_Leestekst_.
────────────────────────────────────────
Regeling vervallen per 01-01-2020

Regeling systematische loopbaanbegeleiding

Geldend van 01-01-2006 t/m 31-12-2019

Intitulé

Regeling systematische loopbaanbegeleiding

Regeling systematische loopbaanbegeleiding

Burgemeester en wethouders van Zoeterwoude;

gelet op de Algemene wet bestuursrecht;

gehoord de Ondernemingsraad;

b e s l u i t :

vast te stellen de Regeling systematische loopbaanbegeleiding;

Artikel 1: Begripsomschrijving

Deze regeling verstaat onder:

  • a.

    medewerker: degene op wie de Collectieve Arbeidsvoorwaarden Regeling en Uitwerkingsovereenkomst van toepassing is;

  • b.

    functie: het geheel van werkzaamheden, dat de medewerker door of vanwege burgemeester en wethouders, gedurende het beoordelings- c.q. functioneringstijdvak in feite was opgedragen;

  • c.

    beoordelaar: de direct leidinggevende van de te beoordelen medewerker;

  • d.

    beoordelingsautoriteit: degene die de beoordeling vaststelt t.w. de (loco)gemeentesecretaris;

  • e.

    beoordelingstijdvak: een tijdvak direct voorafgaand aan het tijdstip van beoordeling, waarover de beoordelaar zich met betrekking tot de functievervulling door de medewerker een oordeel vormt;

  • f.
────────────────────────────────────────
_Datasetgegevens_.
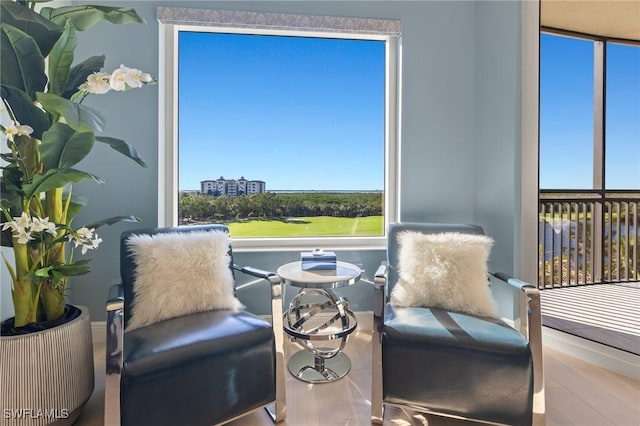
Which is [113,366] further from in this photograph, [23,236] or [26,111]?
[26,111]

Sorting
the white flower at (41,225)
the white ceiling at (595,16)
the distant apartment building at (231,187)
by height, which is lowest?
the white flower at (41,225)

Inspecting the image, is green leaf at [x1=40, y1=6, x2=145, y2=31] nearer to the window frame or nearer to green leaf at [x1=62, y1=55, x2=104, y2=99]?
green leaf at [x1=62, y1=55, x2=104, y2=99]

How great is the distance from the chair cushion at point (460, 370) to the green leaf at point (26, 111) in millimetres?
1722

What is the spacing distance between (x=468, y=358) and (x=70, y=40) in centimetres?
217

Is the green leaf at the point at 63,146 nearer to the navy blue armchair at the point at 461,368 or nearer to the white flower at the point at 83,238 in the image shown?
the white flower at the point at 83,238

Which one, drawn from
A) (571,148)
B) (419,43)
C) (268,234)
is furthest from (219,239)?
(571,148)

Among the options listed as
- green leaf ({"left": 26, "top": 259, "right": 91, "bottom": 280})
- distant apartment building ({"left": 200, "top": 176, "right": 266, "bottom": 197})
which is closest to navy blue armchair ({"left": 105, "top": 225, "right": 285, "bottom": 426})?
green leaf ({"left": 26, "top": 259, "right": 91, "bottom": 280})

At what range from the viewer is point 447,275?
5.48 ft

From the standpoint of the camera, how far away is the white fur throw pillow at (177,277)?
1.51 m

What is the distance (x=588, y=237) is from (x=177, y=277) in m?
3.83

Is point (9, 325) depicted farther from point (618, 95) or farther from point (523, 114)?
point (618, 95)

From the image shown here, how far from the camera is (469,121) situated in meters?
2.40

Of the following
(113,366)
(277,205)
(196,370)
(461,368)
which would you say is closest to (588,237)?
(461,368)

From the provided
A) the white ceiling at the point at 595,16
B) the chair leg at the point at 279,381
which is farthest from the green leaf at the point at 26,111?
the white ceiling at the point at 595,16
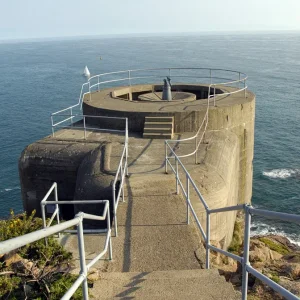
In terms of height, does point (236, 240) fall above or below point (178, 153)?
below

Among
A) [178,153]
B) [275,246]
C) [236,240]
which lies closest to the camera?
[178,153]

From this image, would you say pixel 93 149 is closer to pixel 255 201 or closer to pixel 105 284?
pixel 105 284

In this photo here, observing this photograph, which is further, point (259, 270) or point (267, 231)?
point (267, 231)

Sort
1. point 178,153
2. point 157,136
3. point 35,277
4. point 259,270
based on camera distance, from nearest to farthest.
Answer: point 35,277
point 259,270
point 178,153
point 157,136

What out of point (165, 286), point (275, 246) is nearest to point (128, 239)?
point (165, 286)

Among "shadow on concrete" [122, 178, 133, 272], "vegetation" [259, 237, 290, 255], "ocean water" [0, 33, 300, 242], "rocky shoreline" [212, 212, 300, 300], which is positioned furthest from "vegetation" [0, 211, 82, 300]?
"ocean water" [0, 33, 300, 242]

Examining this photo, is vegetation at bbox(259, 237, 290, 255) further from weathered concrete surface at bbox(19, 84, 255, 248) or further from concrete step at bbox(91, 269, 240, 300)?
concrete step at bbox(91, 269, 240, 300)

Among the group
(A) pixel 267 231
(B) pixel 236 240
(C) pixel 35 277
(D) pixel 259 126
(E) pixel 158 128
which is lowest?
(A) pixel 267 231

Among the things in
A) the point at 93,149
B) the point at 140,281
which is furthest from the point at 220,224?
the point at 140,281

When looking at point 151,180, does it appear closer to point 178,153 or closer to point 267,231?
point 178,153
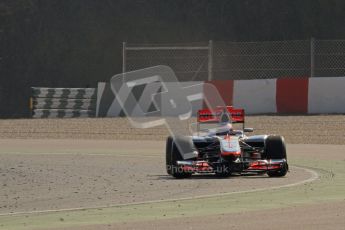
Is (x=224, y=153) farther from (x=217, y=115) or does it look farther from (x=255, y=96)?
(x=255, y=96)

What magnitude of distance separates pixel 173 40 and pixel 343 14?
493cm

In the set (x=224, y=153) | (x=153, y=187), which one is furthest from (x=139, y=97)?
────────────────────────────────────────
_Korte opdracht_.
Wie is volgens de regeling over loopbaanbegeleiding de beoordelaar?

_Juist antwoord_.
De direct leidinggevende van de te beoordelen medewerker.